A TV Globo é soporífera, uma espuma flutuante do povo brasileiro. Faz dormir como um detergente audiovisual, vende publicidade e besteira por meio dos grandes atores ; hoje todos palhaços. Isso é um mal de um país que não teve Shakespeare, entende, não tem cultural teatral. Então, os atores todos ficam vendendo anúncio. Quer dizer, é uma loucura completa.

Comenta-se que você usou drogas na parte final de sua vida. A droga estimula a criatividade?

Ácido e fumo não dão luz a cego. A viagem lisérgica é superfluidade química.

Você ganhou muito dinheiro com seus filmes?

Não fui rico, mas fui explorado. Também nunca fiz questão nenhuma de ser rico. Acúmulo de capital dá câncer, sabe?

Como vê a relação dos brasileiros com o Brasil?

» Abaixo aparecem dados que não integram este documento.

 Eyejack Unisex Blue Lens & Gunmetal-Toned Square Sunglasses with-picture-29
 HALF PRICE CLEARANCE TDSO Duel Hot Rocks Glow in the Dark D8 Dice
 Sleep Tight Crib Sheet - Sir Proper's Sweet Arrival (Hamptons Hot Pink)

A língua está se dispersando. O bombardeiro linguístico dentro do Brasil é terrível. As publicidades se fazem em inglês, o pessoal canta em inglês, todo mundo está escrevendo em inglês, querendo ir para os Estados Unidos.

Nelson Rodrigues diz que o que atrapalha o Brasil são os brasileiros;

Os brasileiros detestam o Brasil. O Pelé já se picou, e se picam todos os brasileiros analfabetos, que têm na cabeça uma bola de futebol cheia de ar. Você veja o seguinte: 100 milhões de pessoas com a bola de futebol número cinco na cabeça cheia de ar, entendeu. Dá um furão, ali não tem nada. Fica o Pelé chutando a cabeça de todo mundo. Quer dizer, o Brasil está realmente por fora.

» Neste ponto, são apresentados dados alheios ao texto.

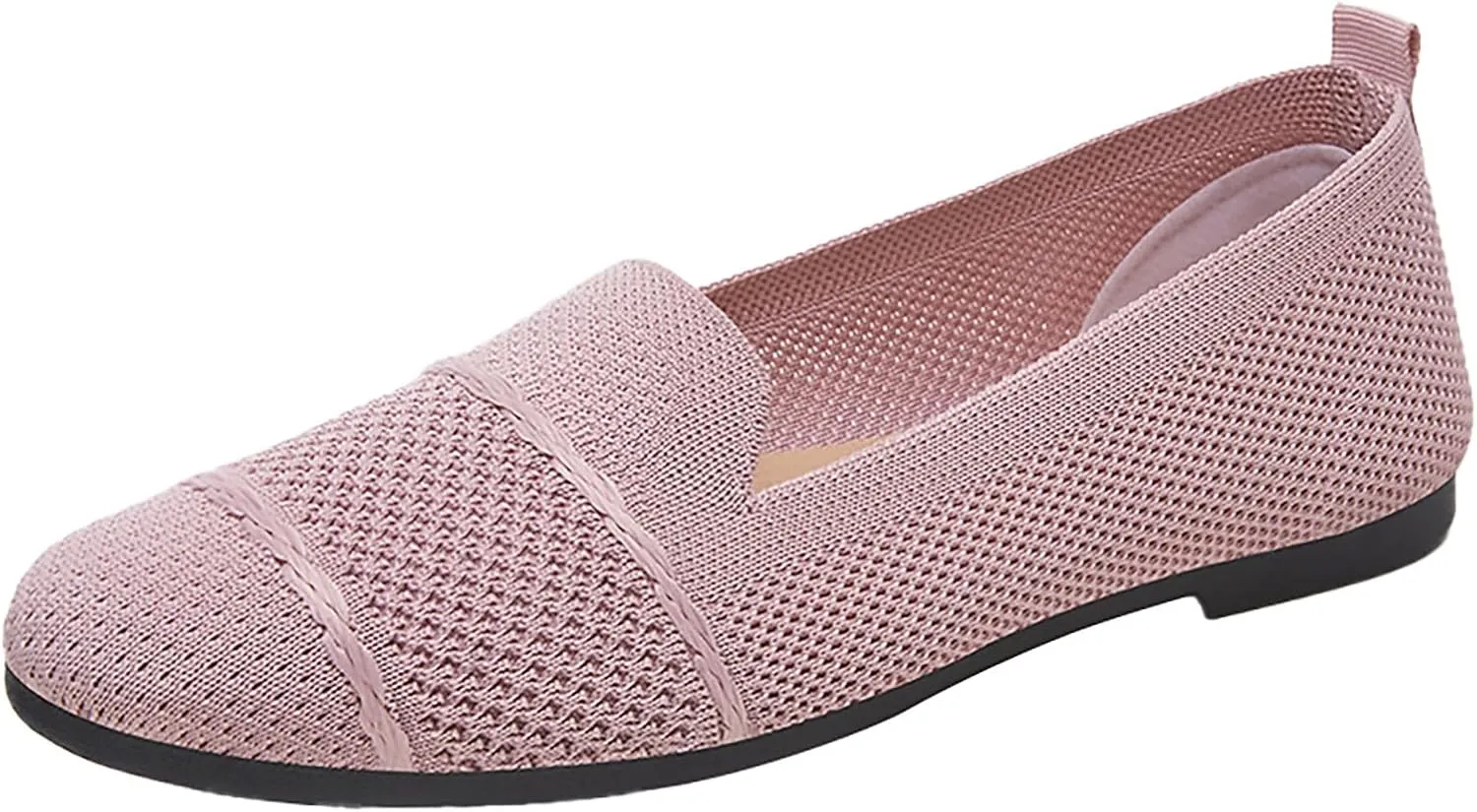 Womens Mesh Loafer Flat Walking Running Comfortable Round Toe Ballet Breathable Dress Washable Work Slip-on Shoes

Cena do filme Dragão da maldade, de Glauber Rocha

Você não se acha meio pretensioso?

A arte tem de ter pretensão. Artista modesto não é artista. O artista deve ser louco e ter ambição. A criação deve ser livre.

Sua visão do Brasil não é um tanto xenófoba?

Eu sou um cidadão do mundo. Morei na França, na Itália, na África e em Cuba. Não adianta voar meio mundo e ficar no lugar com ares e costumes da terra natal. Para nós, o tropicalismo é o nosso amor por nosso país sem ter a vergonha de dizer que ele é subdesenvolvido, bárbaro, corrompido, assim é que se faz, com todas as máscaras no chão, um verdadeiro diálogo com a América Latina.

Os críticos paulistas questionaram a exploração do sexo e os estereótipos femininos na literatura de Jorge Amado. Eles não têm razão?

Enquanto os críticos discutem o sexo das artes, Jorge Amado penetra em milhares de leitores em todo o mundo com seu falo épico, lírico e demais definições de nosso decantado tempero cultural. Jorge Amado superou Engels Marx, Freud, Sartre e o materialismo dialético.

A sua visão sobre o Brasil não é ufanista?

Somos uma nação sem gravata. Ópera no Brasil é a macumba. Estou apenas falando a linguagem do otimismo. São os pessimistas que me chamam de louco. Aliás, o pessimismo é a filosofia dos mortos prematuros, a verdadeira origem filosófica do câncer.